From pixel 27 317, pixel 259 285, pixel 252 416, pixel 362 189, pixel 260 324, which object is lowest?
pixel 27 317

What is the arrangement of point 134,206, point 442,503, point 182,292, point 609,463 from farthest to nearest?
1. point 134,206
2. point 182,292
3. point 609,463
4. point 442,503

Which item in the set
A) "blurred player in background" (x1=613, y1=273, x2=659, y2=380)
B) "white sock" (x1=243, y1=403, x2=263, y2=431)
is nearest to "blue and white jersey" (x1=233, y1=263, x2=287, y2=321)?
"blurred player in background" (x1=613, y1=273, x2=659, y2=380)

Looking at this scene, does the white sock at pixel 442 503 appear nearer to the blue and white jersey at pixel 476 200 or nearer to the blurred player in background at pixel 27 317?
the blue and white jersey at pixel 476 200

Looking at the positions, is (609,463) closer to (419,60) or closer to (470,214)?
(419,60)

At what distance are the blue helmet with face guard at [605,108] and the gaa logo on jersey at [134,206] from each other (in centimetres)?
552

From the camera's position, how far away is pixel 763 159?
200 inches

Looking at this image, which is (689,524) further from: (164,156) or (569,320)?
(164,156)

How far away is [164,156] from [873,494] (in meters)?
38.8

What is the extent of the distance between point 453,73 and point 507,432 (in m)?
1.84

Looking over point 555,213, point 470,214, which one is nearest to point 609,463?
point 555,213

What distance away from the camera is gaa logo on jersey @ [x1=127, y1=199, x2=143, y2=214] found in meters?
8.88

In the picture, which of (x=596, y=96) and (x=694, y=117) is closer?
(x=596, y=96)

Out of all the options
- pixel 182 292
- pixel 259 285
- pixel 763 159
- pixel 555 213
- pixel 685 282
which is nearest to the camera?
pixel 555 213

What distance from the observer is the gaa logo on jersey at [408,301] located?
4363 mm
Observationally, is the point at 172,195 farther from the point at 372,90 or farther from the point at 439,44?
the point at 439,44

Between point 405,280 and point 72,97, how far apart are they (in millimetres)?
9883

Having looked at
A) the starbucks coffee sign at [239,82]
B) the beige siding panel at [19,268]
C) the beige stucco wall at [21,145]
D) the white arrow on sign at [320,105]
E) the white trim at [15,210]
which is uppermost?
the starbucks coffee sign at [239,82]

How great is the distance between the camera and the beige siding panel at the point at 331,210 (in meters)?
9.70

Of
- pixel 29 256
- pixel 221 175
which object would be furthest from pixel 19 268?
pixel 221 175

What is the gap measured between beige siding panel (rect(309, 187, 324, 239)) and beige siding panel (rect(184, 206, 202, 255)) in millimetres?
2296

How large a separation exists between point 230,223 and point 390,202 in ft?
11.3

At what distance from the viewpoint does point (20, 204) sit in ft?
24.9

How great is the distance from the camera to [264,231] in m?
☆ ☆ ☆ ☆
• Problem:
Extract, word for word, each line of the listing above.

• Task response:
From pixel 27 317, pixel 259 285, pixel 252 416, pixel 362 189, pixel 260 324, which object is lowest?
pixel 27 317

What is the arrangement of point 134,206, point 442,503, point 182,292, point 609,463 from farthest to nearest?
1. point 134,206
2. point 182,292
3. point 609,463
4. point 442,503

Which item in the set
A) "blurred player in background" (x1=613, y1=273, x2=659, y2=380)
B) "white sock" (x1=243, y1=403, x2=263, y2=431)
is nearest to "blue and white jersey" (x1=233, y1=263, x2=287, y2=321)?
"blurred player in background" (x1=613, y1=273, x2=659, y2=380)

Looking at this scene, does the white sock at pixel 442 503 appear nearer to the blue and white jersey at pixel 476 200 or nearer to the blurred player in background at pixel 27 317?
the blue and white jersey at pixel 476 200

Looking at the positions, is (609,463) closer to (419,60) or closer to (470,214)?
(419,60)

At what distance are the blue helmet with face guard at [605,108] and the gaa logo on jersey at [134,206] from each other (in centimetres)?
552

From the camera's position, how far away is pixel 763 159?
200 inches

Looking at this image, which is (689,524) further from: (164,156) or (569,320)?
(164,156)

How far away is [164,156] from [873,494] (in meters)?
38.8

What is the extent of the distance between point 453,73 and point 507,432 (in m)?
1.84

Looking over point 555,213, point 470,214, which one is nearest to point 609,463?
point 555,213

What distance away from the camera is gaa logo on jersey @ [x1=127, y1=199, x2=143, y2=214] found in meters?
8.88

In the picture, which of (x=596, y=96) and (x=694, y=117) is closer?
(x=596, y=96)

Out of all the options
- pixel 182 292
- pixel 259 285
- pixel 763 159
- pixel 555 213
- pixel 685 282
which is nearest to the camera?
pixel 555 213

What distance from the observer is the gaa logo on jersey at [408,301] located?
4363 mm
Observationally, is the point at 172,195 farther from the point at 372,90 or farther from the point at 439,44?
the point at 439,44

Between point 405,280 and point 72,97, how far apart are they (in millimetres)?
9883

Having looked at
A) the starbucks coffee sign at [239,82]
B) the beige siding panel at [19,268]
C) the beige stucco wall at [21,145]
D) the white arrow on sign at [320,105]
E) the white trim at [15,210]
which is uppermost?
the starbucks coffee sign at [239,82]

How great is the distance between the camera and the beige siding panel at the point at 331,210 (in meters)?
9.70

Of
- pixel 29 256
- pixel 221 175
which object would be furthest from pixel 19 268?
pixel 221 175

What is the gap measured between beige siding panel (rect(309, 187, 324, 239)) and beige siding panel (rect(184, 206, 202, 255)) in millimetres?
2296

How large a separation exists between point 230,223 and point 390,202 in ft?
11.3

At what distance from the viewpoint does point (20, 204) sit in ft?
24.9

How great is the distance from the camera to [264,231] in m?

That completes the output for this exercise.